» PAGE
Tag: emigration

The great escape: demand for £200 000 visas soars

A growing group of South Africans are increasingly eyeing obtaining the UK’s £200 000 Tier 1 Entrepreneur Visa as political and economic woes continue to pummel their homeland.

This is according to Gary Kockott, MD for SA at Sable International, who says he’s seen an uptick in local demand for the visa. The visa offers a way for entrepreneurs to invest their way to citizenship in the UK for themselves and their families.

Q: Gary, SA is going through a turbulent time at the moment. Have you noticed an increase in clients coming to Sable International to enquire and seek UK business visas?

A: Absolutely. I think there’s a lot of individuals who are disillusioned at where we will be in the next few years. I think that with the rampant corruption, state capture, further downgrades, and our imminent recession, people are very disillusioned. So we’ve seen a big increase in client interest.

Q: Can you tell me about the UK Tier 1 Entrepreneur Visa Investment Program that Sable International offers?

A: Yes. It’s a bespoke UK citizenship by investment program where, through a £200 000 investment into the UK, you can obtain UK residency for you and your family and ultimately citizenship – if all the requirements are met. In short, we match investor skills and experience with a range of pre-approved business investment opportunities whilst meeting the UK Tier 1 (Entrepreneur) visa qualifying criteria.

Q: You said it costs about £200 000?

A: Yes. That’s the capital investment you have to make into either a new or an existing UK business.

» SUPPLIED DATA
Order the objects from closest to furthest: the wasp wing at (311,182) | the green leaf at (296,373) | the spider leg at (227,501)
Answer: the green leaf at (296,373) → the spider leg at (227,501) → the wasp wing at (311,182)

» REQUIREMENT 1
In the visa article, rework the part that opens with the words containing "A: Absolutely. I" and closes with "about £200 000?", putting "discouraged" wherever "disillusioned" appears.
» REQUIREMENT 2
Condense the visa article's paragraph beginning "A: Yes. It's a bespoke" into a short list that keeps its main facts.
» REQUIREMENT 3
Answer from the visa article:
(a) What position does Gary Kockott hold?
(b) Into what kind of business must the £200 000 capital investment be made?
(c) Which four problems does Kockott name as reasons people are disillusioned?
Rely only on the visa article for your responses.

» CORRECT RESULT 1
A: Absolutely. I think there’s a lot of individuals who are discouraged at where we will be in the next few years. I think that with the rampant corruption, state capture, further downgrades, and our imminent recession, people are very discouraged. So we’ve seen a big increase in client interest.

Q: Can you tell me about the UK Tier 1 Entrepreneur Visa Investment Program that Sable International offers?

A: Yes. It’s a bespoke UK citizenship by investment program where, through a £200 000 investment into the UK, you can obtain UK residency for you and your family and ultimately citizenship – if all the requirements are met. In short, we match investor skills and experience with a range of pre-approved business investment opportunities whilst meeting the UK Tier 1 (Entrepreneur) visa qualifying criteria.

Q: You said it costs about £200 000?

» CORRECT RESULT 2
- A tailored UK citizenship-by-investment program
- A £200 000 investment into the UK can bring UK residency for the investor and family, and eventually citizenship if all requirements are met
- Investor skills and experience are matched with pre-approved business investment opportunities
- These opportunities meet the qualifying criteria for the UK Tier 1 (Entrepreneur) visa

» CORRECT RESULT 3
(a) He is MD for SA at Sable International.
(b) Into either a new or an existing UK business.
(c) Rampant corruption, state capture, further downgrades, and the imminent recession.